Reproduce the material below line for line, with no changes, and omit the pictures from your answer.

**DATA IN THIS EXERCISE**
══════════
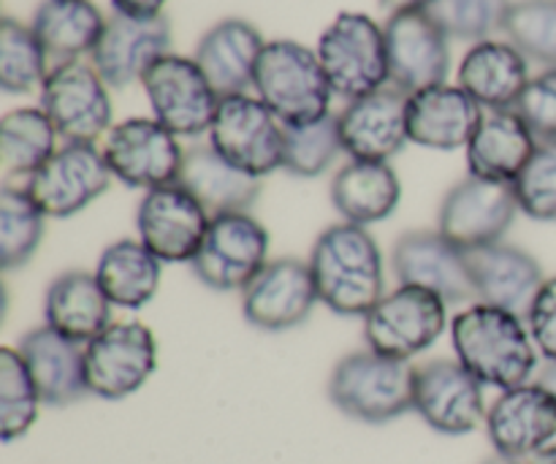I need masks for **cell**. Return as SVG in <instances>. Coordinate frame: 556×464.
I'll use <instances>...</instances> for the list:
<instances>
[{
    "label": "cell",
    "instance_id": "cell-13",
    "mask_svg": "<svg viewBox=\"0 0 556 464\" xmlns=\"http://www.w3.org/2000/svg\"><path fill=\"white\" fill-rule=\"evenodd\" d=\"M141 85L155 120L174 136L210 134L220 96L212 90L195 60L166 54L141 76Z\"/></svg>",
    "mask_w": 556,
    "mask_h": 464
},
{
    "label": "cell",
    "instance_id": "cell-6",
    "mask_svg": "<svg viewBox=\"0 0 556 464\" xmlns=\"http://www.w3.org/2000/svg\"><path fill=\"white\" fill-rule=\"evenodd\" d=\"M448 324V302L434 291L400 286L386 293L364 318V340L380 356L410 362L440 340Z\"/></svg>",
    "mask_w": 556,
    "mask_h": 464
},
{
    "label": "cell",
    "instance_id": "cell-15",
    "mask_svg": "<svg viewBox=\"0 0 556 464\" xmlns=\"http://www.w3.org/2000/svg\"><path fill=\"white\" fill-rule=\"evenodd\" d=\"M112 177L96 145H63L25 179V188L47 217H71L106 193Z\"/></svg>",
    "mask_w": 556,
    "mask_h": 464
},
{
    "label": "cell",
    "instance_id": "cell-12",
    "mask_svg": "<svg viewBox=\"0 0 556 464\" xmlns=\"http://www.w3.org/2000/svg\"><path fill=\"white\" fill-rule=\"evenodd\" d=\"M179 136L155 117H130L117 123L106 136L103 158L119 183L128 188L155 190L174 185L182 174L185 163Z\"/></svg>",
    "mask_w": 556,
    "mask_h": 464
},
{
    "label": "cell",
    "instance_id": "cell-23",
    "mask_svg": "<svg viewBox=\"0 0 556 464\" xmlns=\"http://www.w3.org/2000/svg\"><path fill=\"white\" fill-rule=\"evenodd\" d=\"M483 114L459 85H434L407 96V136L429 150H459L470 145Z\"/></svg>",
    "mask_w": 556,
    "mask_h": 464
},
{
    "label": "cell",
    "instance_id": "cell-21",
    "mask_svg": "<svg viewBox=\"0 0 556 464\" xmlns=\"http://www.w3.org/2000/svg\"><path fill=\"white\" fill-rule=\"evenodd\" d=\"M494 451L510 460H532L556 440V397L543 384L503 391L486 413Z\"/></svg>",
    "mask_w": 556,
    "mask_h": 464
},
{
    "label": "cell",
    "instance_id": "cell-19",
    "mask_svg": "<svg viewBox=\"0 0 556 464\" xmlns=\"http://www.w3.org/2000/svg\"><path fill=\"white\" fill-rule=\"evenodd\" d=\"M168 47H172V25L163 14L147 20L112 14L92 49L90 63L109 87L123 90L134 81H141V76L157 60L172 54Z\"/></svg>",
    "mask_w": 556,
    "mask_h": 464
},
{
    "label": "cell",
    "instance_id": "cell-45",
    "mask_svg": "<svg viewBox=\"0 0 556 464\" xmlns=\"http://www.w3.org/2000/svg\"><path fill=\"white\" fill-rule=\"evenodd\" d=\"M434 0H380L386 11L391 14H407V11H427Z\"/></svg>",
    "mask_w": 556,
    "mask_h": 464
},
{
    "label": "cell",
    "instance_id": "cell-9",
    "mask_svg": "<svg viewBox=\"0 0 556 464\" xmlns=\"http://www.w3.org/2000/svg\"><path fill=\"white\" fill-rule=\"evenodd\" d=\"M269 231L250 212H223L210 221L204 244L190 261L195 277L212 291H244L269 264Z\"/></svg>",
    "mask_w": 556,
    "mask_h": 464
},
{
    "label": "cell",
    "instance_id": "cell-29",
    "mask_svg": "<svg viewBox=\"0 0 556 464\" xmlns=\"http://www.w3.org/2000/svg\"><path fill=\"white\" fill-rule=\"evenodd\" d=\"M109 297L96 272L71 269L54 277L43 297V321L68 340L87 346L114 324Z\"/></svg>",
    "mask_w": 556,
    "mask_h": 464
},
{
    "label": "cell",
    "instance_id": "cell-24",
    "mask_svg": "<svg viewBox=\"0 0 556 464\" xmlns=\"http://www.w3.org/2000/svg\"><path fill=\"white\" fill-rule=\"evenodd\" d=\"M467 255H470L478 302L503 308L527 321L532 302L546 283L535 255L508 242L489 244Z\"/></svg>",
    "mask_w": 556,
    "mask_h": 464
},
══════════
**RESPONSE TO THIS TASK**
I need masks for **cell**. Return as SVG in <instances>. Coordinate frame: 556×464.
I'll use <instances>...</instances> for the list:
<instances>
[{
    "label": "cell",
    "instance_id": "cell-13",
    "mask_svg": "<svg viewBox=\"0 0 556 464\" xmlns=\"http://www.w3.org/2000/svg\"><path fill=\"white\" fill-rule=\"evenodd\" d=\"M141 85L155 120L174 136L210 134L220 96L212 90L195 60L166 54L141 76Z\"/></svg>",
    "mask_w": 556,
    "mask_h": 464
},
{
    "label": "cell",
    "instance_id": "cell-6",
    "mask_svg": "<svg viewBox=\"0 0 556 464\" xmlns=\"http://www.w3.org/2000/svg\"><path fill=\"white\" fill-rule=\"evenodd\" d=\"M448 324V302L434 291L400 286L386 293L364 318V340L380 356L410 362L440 340Z\"/></svg>",
    "mask_w": 556,
    "mask_h": 464
},
{
    "label": "cell",
    "instance_id": "cell-15",
    "mask_svg": "<svg viewBox=\"0 0 556 464\" xmlns=\"http://www.w3.org/2000/svg\"><path fill=\"white\" fill-rule=\"evenodd\" d=\"M112 177L96 145H63L25 179V188L47 217H71L106 193Z\"/></svg>",
    "mask_w": 556,
    "mask_h": 464
},
{
    "label": "cell",
    "instance_id": "cell-12",
    "mask_svg": "<svg viewBox=\"0 0 556 464\" xmlns=\"http://www.w3.org/2000/svg\"><path fill=\"white\" fill-rule=\"evenodd\" d=\"M179 136L155 117H130L117 123L106 136L103 158L119 183L128 188L155 190L174 185L182 174L185 163Z\"/></svg>",
    "mask_w": 556,
    "mask_h": 464
},
{
    "label": "cell",
    "instance_id": "cell-23",
    "mask_svg": "<svg viewBox=\"0 0 556 464\" xmlns=\"http://www.w3.org/2000/svg\"><path fill=\"white\" fill-rule=\"evenodd\" d=\"M483 114L459 85H434L407 96V136L429 150H459L470 145Z\"/></svg>",
    "mask_w": 556,
    "mask_h": 464
},
{
    "label": "cell",
    "instance_id": "cell-21",
    "mask_svg": "<svg viewBox=\"0 0 556 464\" xmlns=\"http://www.w3.org/2000/svg\"><path fill=\"white\" fill-rule=\"evenodd\" d=\"M494 451L510 460H532L556 440V397L543 384L503 391L486 413Z\"/></svg>",
    "mask_w": 556,
    "mask_h": 464
},
{
    "label": "cell",
    "instance_id": "cell-19",
    "mask_svg": "<svg viewBox=\"0 0 556 464\" xmlns=\"http://www.w3.org/2000/svg\"><path fill=\"white\" fill-rule=\"evenodd\" d=\"M168 47H172V25L163 14L147 20L112 14L92 49L90 63L109 87L123 90L134 81H141V76L157 60L172 54Z\"/></svg>",
    "mask_w": 556,
    "mask_h": 464
},
{
    "label": "cell",
    "instance_id": "cell-45",
    "mask_svg": "<svg viewBox=\"0 0 556 464\" xmlns=\"http://www.w3.org/2000/svg\"><path fill=\"white\" fill-rule=\"evenodd\" d=\"M434 0H380L386 11L391 14H407V11H427Z\"/></svg>",
    "mask_w": 556,
    "mask_h": 464
},
{
    "label": "cell",
    "instance_id": "cell-9",
    "mask_svg": "<svg viewBox=\"0 0 556 464\" xmlns=\"http://www.w3.org/2000/svg\"><path fill=\"white\" fill-rule=\"evenodd\" d=\"M269 231L250 212H223L210 221L204 244L190 261L195 277L212 291H244L269 264Z\"/></svg>",
    "mask_w": 556,
    "mask_h": 464
},
{
    "label": "cell",
    "instance_id": "cell-29",
    "mask_svg": "<svg viewBox=\"0 0 556 464\" xmlns=\"http://www.w3.org/2000/svg\"><path fill=\"white\" fill-rule=\"evenodd\" d=\"M109 297L96 272L71 269L54 277L43 297V321L68 340L87 346L114 324Z\"/></svg>",
    "mask_w": 556,
    "mask_h": 464
},
{
    "label": "cell",
    "instance_id": "cell-24",
    "mask_svg": "<svg viewBox=\"0 0 556 464\" xmlns=\"http://www.w3.org/2000/svg\"><path fill=\"white\" fill-rule=\"evenodd\" d=\"M467 255H470L478 302L503 308L527 321L532 302L546 283L535 255L508 242L489 244Z\"/></svg>",
    "mask_w": 556,
    "mask_h": 464
},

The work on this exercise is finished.